The point at which I gave up on Pride and Prejudice and Zombies was p. 40. I will tell you why, and then, if you care to, you can tell me if you agree with my decision.
The scene is Netherfield. Jane had gone there to visit, but she had gotten soaked by rain and stabbed by zombies en route, and she was now lying very ill. Elizabeth is there to tend her. It is evening, and everyone but Jane is downstairs, occupied by some form of pastime. Elizabeth is oiling her musket stock. Mr. Darcy is writing his sister a letter, while Miss Bingley, his best friend’s sister, attempts to engage him in chitchat. She asks him to include a message from her in his letter, and he replies,
Miss Bingley, the groans of a hundred unmentionables would be more pleasing to my ears than one more word from your mouth. Were you not otherwise agreeable, I should be forced to remove your tongue with my saber.
In Austen’s original work, he replies,
Will you give me leave to defer your raptures till I write again?–At present I have not room to do them justice.

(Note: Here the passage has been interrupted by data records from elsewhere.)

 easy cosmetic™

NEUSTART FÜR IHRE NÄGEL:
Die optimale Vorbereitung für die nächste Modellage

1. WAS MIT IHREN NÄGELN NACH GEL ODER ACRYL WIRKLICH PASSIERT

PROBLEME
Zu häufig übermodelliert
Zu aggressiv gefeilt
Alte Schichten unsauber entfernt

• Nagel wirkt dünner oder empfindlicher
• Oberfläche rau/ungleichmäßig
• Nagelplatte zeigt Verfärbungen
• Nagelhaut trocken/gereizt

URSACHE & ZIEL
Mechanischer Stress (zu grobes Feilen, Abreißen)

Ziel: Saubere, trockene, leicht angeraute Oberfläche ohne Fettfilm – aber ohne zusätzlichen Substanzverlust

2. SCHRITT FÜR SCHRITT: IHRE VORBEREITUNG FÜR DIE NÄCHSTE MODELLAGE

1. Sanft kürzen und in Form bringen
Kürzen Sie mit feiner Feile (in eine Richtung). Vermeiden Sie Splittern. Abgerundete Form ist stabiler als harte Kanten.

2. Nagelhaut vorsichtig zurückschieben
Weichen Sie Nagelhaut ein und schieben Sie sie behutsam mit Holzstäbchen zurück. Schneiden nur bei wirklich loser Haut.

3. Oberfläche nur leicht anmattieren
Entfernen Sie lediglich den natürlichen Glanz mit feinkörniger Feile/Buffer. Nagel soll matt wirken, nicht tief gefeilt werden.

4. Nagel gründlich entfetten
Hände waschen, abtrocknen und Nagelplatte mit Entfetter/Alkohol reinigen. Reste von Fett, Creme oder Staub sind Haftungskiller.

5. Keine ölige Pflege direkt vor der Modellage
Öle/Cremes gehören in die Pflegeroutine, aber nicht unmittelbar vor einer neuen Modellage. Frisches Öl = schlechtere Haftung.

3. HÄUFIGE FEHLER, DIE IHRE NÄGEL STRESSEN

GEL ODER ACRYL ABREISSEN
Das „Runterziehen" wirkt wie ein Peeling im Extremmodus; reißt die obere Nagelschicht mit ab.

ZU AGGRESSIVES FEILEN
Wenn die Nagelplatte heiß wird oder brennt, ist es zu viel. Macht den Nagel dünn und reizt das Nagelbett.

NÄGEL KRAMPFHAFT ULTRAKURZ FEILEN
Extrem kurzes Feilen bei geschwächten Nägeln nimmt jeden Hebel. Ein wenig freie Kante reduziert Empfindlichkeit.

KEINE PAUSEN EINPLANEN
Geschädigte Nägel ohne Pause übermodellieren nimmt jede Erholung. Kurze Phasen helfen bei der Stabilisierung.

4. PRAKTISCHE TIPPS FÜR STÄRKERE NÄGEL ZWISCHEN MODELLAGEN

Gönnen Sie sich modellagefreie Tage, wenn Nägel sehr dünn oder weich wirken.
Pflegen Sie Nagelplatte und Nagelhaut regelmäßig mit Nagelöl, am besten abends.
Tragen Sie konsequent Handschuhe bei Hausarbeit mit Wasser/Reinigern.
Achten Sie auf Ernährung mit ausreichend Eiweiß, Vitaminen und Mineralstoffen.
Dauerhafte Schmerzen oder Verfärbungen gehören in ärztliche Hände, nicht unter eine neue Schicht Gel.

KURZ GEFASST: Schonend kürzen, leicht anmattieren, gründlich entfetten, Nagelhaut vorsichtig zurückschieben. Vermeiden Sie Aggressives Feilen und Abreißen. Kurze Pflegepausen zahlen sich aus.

The problem for me is that, because I like the original story and the characters as Austen wrote them, to see characters behave so out-of-character is painful. For readers not acquainted with or particularly inclined to tackle Pride and Prejudice, this mash-up might seem like just the thing, a way to approach a classic that otherwise might strike them as old-fashioned, difficult, or dry. As for me, I’d rather either reread Pride and Prejudice or read a zombie story. This combination just does not work for me.